*** Opening SOURCE TEXT ***

        
          be possible to transfer frommost
        
        
          public sector pension schemes.
        
        
          5: RETIREMENT AGE
        
        
          Investors can currently access their
        
        
          pension at age 55; from 2028 this will
        
        
          rise to 57 and thereafter increase in
        
        
          line with the rise in the State Pension
        
        
          age – remaining ten years below.
        
        
          6: REDUCTION IN TAX PAID
        
        
          ON DEATH
        
        
          The Chancellor has also slashed
        
        
          the tax rate applied to outstanding
        
        
          pension funds upon death of the
        
        
          pensioner – the so called ‘death tax’.
        
        
          At the recent Conservative Party
        
        
          conference George Osborne
        
        
          announced that pension funds paid out
        
        
          before or after the age of 75 will no
        
        
          longer be subject to the 55% tax levy
        
        
          when transferred as a lump sum within
        
        
          a pension. In addition, beneficiaries of
        
        
          those who die under the age of 75 will
        
        
          not pay any tax on withdrawals, even
        
        
          if they take the fund as a single lump
        
        
          sum. Over the age of 75 withdrawals
        
        
          will be taxed at marginal rate and
        
        
          lump sums initially at 45%. However,
        
        
          some observers have declared this
        
        
          announcement, which would cost
        
        
          the Treasury £150m, ‘too good to be
        
        
          true’ and there is some suspicion that
        
        
          legislation in its support will in some
        
        
          way water down its effect.

*** Closing SOURCE TEXT ***

WHAT THIS TASK INVOLVES
Please repeat the pension reform text word for word. The material after this has nothing to do with the pension reform text.

*** Opening DATA ***

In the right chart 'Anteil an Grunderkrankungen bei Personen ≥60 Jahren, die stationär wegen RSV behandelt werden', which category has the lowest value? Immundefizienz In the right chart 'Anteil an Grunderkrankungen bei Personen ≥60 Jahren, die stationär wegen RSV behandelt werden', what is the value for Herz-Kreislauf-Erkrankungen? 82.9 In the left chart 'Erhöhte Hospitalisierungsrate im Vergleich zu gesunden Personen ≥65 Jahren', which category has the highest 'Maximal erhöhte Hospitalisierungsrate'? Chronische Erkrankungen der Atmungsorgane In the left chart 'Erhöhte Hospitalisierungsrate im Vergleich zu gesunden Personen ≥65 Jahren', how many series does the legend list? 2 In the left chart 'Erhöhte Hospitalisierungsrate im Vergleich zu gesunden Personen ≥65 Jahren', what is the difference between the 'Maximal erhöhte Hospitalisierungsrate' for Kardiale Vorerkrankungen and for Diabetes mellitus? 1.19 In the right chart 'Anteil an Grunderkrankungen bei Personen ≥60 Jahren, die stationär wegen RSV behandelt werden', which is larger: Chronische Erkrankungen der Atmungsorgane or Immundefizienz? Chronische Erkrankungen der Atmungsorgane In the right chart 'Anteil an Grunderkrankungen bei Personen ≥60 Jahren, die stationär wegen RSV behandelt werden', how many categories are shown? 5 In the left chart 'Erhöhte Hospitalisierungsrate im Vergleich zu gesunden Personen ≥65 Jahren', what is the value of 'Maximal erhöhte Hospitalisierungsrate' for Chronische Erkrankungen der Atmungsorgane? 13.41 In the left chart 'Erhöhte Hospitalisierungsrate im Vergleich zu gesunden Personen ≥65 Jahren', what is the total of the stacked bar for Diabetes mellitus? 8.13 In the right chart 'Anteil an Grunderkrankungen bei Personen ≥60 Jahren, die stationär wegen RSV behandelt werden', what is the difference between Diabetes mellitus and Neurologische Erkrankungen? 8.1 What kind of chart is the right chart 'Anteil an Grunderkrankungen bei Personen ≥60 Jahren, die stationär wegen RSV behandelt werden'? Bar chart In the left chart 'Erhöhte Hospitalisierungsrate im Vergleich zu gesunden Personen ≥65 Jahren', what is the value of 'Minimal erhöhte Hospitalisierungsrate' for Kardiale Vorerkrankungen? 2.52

*** Closing DATA ***

OUTPUT FOR THIS EXERCISE
        
          be possible to transfer frommost
        
        
          public sector pension schemes.
        
        
          5: RETIREMENT AGE
        
        
          Investors can currently access their
        
        
          pension at age 55; from 2028 this will
        
        
          rise to 57 and thereafter increase in
        
        
          line with the rise in the State Pension
        
        
          age – remaining ten years below.
        
        
          6: REDUCTION IN TAX PAID
        
        
          ON DEATH
        
        
          The Chancellor has also slashed
        
        
          the tax rate applied to outstanding
        
        
          pension funds upon death of the
        
        
          pensioner – the so called ‘death tax’.
        
        
          At the recent Conservative Party
        
        
          conference George Osborne
        
        
          announced that pension funds paid out
        
        
          before or after the age of 75 will no
        
        
          longer be subject to the 55% tax levy
        
        
          when transferred as a lump sum within
        
        
          a pension. In addition, beneficiaries of
        
        
          those who die under the age of 75 will
        
        
          not pay any tax on withdrawals, even
        
        
          if they take the fund as a single lump
        
        
          sum. Over the age of 75 withdrawals
        
        
          will be taxed at marginal rate and
        
        
          lump sums initially at 45%. However,
        
        
          some observers have declared this
        
        
          announcement, which would cost
        
        
          the Treasury £150m, ‘too good to be
        
        
          true’ and there is some suspicion that
        
        
          legislation in its support will in some
        
        
          way water down its effect.